## EXERCISE PROMPT
Please rewrite the stretch of the records from the line containing "The image in question reveals, considering" through the line containing "the point at 229,355 <", putting "viewer" wherever "camera" appears and keeping everything else unchanged.

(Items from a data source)
----

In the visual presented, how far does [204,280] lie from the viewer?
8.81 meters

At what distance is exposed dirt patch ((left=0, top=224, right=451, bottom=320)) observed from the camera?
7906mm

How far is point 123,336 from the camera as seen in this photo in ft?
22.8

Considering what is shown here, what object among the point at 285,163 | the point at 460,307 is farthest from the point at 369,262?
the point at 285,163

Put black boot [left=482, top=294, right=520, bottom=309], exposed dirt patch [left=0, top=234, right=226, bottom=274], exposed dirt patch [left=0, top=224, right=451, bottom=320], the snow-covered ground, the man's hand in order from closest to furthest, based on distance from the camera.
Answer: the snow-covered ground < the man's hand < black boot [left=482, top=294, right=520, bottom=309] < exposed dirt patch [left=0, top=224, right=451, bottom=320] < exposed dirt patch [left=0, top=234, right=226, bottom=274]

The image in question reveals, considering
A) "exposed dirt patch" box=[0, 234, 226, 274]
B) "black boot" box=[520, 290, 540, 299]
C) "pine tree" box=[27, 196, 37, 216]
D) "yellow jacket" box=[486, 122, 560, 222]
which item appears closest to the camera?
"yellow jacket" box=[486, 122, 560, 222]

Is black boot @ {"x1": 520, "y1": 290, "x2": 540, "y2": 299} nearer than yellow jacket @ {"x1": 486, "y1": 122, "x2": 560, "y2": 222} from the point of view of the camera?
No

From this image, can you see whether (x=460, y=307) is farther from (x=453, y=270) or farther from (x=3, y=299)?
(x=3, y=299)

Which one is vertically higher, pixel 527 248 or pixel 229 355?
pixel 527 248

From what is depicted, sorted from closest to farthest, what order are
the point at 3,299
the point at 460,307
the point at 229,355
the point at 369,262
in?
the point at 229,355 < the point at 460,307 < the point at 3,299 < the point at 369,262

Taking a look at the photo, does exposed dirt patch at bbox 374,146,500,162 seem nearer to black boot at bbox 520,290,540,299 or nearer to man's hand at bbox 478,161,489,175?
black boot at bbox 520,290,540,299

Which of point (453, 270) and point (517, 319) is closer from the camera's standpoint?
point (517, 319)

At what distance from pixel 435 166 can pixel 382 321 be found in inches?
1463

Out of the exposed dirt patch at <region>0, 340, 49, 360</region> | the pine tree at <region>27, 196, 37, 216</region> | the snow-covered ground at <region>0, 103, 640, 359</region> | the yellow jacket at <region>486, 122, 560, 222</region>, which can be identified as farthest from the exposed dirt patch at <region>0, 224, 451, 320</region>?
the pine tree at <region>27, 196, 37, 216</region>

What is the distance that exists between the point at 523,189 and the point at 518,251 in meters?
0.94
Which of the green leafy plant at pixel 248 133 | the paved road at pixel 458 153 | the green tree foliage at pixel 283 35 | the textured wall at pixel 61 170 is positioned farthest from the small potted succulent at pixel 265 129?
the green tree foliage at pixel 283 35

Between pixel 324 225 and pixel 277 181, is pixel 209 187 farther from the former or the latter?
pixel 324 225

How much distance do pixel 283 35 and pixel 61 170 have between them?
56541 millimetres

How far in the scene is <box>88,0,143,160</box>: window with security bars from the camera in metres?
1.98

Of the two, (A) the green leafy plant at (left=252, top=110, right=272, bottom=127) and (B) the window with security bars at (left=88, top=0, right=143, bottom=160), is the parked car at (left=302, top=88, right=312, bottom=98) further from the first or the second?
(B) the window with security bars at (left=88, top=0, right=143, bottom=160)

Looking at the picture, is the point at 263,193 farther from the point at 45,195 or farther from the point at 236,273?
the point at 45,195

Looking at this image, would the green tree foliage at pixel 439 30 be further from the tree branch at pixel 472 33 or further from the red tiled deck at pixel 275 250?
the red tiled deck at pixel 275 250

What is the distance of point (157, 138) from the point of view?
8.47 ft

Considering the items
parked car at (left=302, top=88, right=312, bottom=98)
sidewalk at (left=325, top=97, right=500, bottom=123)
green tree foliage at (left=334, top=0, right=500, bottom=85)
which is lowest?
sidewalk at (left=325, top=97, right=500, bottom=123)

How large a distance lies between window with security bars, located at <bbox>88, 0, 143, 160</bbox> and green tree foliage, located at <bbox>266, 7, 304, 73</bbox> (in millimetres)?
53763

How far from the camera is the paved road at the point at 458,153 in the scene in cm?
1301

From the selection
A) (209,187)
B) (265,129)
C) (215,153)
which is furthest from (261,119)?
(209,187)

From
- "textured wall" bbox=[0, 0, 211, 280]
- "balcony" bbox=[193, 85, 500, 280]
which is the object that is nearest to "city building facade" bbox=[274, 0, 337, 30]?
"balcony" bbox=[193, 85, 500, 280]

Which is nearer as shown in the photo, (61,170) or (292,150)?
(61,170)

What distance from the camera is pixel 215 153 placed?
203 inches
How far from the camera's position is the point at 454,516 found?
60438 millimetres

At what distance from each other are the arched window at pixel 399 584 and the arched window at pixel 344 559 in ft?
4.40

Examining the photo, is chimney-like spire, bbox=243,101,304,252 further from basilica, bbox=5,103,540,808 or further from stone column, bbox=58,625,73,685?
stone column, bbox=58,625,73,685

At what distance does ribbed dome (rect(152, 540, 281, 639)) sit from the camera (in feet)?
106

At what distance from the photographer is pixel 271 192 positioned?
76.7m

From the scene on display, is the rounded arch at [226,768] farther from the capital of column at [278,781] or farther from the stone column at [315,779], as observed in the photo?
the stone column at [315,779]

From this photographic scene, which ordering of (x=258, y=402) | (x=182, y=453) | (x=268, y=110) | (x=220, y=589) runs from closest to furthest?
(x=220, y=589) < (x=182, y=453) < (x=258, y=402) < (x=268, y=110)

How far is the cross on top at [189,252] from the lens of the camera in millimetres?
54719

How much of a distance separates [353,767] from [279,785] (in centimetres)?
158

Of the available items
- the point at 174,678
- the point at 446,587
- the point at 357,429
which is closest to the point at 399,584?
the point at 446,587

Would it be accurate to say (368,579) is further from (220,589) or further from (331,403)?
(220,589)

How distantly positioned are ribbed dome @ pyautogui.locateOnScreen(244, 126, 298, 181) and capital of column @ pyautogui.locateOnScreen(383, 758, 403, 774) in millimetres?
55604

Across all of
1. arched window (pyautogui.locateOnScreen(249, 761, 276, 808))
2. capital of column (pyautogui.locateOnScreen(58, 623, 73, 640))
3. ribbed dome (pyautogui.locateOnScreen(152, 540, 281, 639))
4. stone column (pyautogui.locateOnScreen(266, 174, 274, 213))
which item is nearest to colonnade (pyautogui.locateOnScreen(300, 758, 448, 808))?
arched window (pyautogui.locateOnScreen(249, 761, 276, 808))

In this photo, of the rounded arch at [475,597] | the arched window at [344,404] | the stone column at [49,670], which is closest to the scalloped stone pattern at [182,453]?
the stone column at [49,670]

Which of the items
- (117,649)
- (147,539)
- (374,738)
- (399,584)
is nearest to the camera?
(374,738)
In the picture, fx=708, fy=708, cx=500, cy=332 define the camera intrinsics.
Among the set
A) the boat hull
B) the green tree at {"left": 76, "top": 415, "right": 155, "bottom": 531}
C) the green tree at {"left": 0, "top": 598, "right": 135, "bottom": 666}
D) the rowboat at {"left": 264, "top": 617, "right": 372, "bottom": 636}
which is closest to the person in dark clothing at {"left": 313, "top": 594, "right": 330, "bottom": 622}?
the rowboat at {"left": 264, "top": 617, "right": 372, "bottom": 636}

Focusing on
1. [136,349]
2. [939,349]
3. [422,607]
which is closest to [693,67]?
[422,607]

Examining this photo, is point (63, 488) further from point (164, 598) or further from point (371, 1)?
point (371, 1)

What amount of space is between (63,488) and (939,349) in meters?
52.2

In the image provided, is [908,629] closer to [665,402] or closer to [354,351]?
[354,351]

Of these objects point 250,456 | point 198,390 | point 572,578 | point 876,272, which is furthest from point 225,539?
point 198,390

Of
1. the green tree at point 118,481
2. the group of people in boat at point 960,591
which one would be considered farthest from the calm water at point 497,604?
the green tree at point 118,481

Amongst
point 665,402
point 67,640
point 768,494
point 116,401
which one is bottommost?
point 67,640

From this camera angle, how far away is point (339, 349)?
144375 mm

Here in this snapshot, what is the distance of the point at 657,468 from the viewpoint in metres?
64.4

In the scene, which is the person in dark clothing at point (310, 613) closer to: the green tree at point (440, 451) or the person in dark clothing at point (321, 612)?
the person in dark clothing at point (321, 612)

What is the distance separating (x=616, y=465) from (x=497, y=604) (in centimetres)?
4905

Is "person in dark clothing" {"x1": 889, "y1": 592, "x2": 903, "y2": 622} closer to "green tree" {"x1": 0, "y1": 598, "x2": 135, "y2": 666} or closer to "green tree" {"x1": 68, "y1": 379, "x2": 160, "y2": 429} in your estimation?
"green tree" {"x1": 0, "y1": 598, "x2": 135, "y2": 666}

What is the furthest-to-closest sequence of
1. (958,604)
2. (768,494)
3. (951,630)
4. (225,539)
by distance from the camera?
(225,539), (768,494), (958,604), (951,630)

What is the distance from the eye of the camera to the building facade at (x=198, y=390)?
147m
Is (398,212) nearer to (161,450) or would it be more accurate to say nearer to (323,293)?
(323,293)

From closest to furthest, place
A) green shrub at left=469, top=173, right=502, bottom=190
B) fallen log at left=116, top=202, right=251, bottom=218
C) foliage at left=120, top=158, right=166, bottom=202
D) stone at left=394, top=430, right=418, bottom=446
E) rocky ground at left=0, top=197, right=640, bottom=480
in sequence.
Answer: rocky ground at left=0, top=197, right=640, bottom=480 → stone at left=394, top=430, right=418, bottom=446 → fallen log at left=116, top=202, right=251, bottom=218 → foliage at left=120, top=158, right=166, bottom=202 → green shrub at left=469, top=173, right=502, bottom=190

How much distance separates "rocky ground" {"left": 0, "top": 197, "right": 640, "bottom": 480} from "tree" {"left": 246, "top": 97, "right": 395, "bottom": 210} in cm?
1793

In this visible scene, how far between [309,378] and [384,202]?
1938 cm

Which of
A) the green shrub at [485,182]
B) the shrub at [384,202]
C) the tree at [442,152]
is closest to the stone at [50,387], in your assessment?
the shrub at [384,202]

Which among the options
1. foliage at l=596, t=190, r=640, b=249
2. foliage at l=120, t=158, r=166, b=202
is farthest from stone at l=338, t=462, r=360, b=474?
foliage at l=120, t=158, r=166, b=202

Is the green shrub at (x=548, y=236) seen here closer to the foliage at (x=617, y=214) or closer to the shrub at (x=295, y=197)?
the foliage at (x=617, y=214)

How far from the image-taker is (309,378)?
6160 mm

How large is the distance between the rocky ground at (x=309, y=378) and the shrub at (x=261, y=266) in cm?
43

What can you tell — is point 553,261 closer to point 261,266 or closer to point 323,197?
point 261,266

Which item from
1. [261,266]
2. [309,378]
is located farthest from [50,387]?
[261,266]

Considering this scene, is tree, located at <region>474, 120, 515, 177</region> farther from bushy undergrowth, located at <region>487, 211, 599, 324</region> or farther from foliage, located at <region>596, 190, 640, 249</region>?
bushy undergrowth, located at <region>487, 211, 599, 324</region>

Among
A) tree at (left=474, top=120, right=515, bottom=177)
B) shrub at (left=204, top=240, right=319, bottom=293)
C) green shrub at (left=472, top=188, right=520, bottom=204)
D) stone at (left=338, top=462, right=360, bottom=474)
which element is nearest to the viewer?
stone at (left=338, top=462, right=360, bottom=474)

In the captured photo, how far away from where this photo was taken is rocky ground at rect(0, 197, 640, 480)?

----

## SOLUTION TO THIS PROBLEM
The image in question reveals, considering
A) "exposed dirt patch" box=[0, 234, 226, 274]
B) "black boot" box=[520, 290, 540, 299]
C) "pine tree" box=[27, 196, 37, 216]
D) "yellow jacket" box=[486, 122, 560, 222]
which item appears closest to the viewer?
"yellow jacket" box=[486, 122, 560, 222]

Is black boot @ {"x1": 520, "y1": 290, "x2": 540, "y2": 299} nearer than yellow jacket @ {"x1": 486, "y1": 122, "x2": 560, "y2": 222} from the point of view of the viewer?
No

From this image, can you see whether (x=460, y=307) is farther from (x=453, y=270) or farther from (x=3, y=299)?
(x=3, y=299)

Which one is vertically higher, pixel 527 248 or pixel 229 355?
pixel 527 248

From what is depicted, sorted from closest to farthest, what order are
the point at 3,299
the point at 460,307
the point at 229,355
the point at 369,262
in?
the point at 229,355 < the point at 460,307 < the point at 3,299 < the point at 369,262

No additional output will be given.